§ DESCRIPTION OF THE TASK
Copy the ignition timing post from "No detonation issues." to "recalibrated by me.", substituting "knock" for "detonation".

How did you determine what the engine needed for ignition timing?

How easy does it turn over when you hit the starter? Wonder if it will change during cold weather?

 
Bytor's SBC static ignition timing is unusual.
More like for an Oldsmobile V8 with factory iron heads.
1976-79 Olds 403 engines had base ignition timing set at 24 degrees BTDC.
No starter kickback ever.
Fast advance curve all in by 1100 RPMS And total timing at 32 minimum with 87 octane pee water pump gas.
With 93 octane on a cool day of 55-60. F set for total advance of 36-39 BTDC.
No detonation issues.
Static compression of 8.5 :1.
Comp Cams 268H grind used.
Ran it for 85,000 mies.s
Then another 20,000 miles in my '63 GP.
750CFMQ-jet recalibrated by me.
Olds V8's since 1964 use a daul quench combustion chamber.
Wierd but it works with 6 degree valve inclination to deck surface iron heads.

Bytor are you using Brodix 18 degee or 15 or 12 degree heads??

§ EXTRACTED MATERIAL
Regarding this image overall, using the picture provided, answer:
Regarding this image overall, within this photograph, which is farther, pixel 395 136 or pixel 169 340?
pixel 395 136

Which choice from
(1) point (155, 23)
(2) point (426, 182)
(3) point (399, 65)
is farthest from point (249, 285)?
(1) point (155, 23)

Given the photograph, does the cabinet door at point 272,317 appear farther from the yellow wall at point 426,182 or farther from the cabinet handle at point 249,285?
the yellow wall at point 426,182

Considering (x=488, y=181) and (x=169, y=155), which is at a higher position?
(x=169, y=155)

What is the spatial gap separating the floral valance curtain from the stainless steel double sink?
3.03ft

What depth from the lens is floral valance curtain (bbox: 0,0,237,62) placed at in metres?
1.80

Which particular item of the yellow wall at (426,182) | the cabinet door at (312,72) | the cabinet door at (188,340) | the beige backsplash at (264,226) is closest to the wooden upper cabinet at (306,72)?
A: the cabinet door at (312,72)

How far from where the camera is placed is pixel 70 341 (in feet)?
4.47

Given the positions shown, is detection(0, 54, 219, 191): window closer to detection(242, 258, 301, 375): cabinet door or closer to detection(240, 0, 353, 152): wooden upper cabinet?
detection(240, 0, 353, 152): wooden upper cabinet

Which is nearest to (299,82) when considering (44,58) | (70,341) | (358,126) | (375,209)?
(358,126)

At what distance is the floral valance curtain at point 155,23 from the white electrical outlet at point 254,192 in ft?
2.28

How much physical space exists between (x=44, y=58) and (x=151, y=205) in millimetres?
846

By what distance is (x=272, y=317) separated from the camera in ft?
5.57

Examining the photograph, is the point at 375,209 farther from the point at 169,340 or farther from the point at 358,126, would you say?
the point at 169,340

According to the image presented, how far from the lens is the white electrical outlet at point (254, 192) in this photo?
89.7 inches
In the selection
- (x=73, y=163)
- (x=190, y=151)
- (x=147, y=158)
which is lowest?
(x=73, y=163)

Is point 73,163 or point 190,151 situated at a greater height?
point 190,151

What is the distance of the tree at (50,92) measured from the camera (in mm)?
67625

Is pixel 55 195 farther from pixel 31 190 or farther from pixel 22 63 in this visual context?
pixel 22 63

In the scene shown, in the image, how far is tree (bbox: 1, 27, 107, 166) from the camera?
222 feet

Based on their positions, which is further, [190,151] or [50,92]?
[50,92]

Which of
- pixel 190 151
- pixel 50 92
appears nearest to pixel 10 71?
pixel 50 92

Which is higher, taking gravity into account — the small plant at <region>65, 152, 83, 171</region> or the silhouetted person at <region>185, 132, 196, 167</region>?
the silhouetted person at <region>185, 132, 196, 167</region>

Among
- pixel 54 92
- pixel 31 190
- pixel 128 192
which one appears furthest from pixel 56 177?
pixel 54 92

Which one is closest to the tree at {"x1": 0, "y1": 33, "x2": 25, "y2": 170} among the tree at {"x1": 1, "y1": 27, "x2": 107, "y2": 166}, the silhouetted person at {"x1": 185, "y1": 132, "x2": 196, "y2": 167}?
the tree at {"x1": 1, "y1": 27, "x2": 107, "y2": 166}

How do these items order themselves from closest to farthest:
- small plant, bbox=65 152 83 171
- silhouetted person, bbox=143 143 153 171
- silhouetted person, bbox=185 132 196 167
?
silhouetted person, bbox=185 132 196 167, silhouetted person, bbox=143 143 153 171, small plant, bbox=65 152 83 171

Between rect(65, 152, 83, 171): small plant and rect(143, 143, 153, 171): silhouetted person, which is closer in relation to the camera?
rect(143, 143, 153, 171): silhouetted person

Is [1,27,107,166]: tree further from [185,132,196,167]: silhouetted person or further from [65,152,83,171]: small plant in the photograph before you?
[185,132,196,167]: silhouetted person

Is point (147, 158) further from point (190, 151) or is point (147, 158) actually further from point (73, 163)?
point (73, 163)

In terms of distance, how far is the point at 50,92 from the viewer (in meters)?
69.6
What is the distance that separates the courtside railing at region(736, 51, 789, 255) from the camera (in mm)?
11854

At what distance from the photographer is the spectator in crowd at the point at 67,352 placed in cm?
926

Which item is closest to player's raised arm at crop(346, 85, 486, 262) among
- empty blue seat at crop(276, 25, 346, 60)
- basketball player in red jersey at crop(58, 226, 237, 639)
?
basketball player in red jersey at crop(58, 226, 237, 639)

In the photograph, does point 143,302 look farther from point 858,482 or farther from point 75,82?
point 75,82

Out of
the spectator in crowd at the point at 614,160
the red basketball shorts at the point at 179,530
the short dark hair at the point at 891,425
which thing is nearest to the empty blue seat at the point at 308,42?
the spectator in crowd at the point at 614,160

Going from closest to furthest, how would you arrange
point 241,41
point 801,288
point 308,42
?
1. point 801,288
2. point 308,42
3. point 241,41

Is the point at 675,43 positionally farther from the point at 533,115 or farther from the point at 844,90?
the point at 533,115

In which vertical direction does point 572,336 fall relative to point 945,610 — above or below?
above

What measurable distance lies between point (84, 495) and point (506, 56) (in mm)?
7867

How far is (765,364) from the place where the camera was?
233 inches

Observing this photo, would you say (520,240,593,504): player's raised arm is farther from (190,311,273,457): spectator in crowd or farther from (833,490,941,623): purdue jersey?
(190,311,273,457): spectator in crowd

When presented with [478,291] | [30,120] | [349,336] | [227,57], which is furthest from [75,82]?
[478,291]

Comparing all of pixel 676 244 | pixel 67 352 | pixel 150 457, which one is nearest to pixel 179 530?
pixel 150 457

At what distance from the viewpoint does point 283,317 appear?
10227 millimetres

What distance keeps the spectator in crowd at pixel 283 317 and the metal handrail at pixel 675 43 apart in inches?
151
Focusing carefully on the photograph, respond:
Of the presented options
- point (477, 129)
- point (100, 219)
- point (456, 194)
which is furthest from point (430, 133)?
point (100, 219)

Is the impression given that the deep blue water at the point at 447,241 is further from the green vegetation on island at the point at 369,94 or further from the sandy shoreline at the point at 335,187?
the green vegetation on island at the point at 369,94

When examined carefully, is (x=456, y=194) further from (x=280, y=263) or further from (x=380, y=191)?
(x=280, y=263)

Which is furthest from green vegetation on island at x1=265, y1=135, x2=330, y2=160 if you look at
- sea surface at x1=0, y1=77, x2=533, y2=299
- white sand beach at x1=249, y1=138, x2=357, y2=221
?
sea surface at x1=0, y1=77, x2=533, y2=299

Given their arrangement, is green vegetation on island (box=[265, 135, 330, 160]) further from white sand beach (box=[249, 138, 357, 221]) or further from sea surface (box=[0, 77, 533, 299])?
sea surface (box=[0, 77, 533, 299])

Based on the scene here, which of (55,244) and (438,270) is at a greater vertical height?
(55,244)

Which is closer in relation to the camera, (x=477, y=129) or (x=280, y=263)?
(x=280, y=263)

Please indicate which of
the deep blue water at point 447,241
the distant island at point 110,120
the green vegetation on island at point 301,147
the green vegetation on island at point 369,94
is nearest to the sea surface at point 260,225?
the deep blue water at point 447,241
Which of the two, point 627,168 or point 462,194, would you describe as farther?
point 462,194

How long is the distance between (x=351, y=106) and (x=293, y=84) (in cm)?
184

§ EXERCISE ANSWER
No knock issues.
Static compression of 8.5 :1.
Comp Cams 268H grind used.
Ran it for 85,000 mies.s
Then another 20,000 miles in my '63 GP.
750CFMQ-jet recalibrated by me.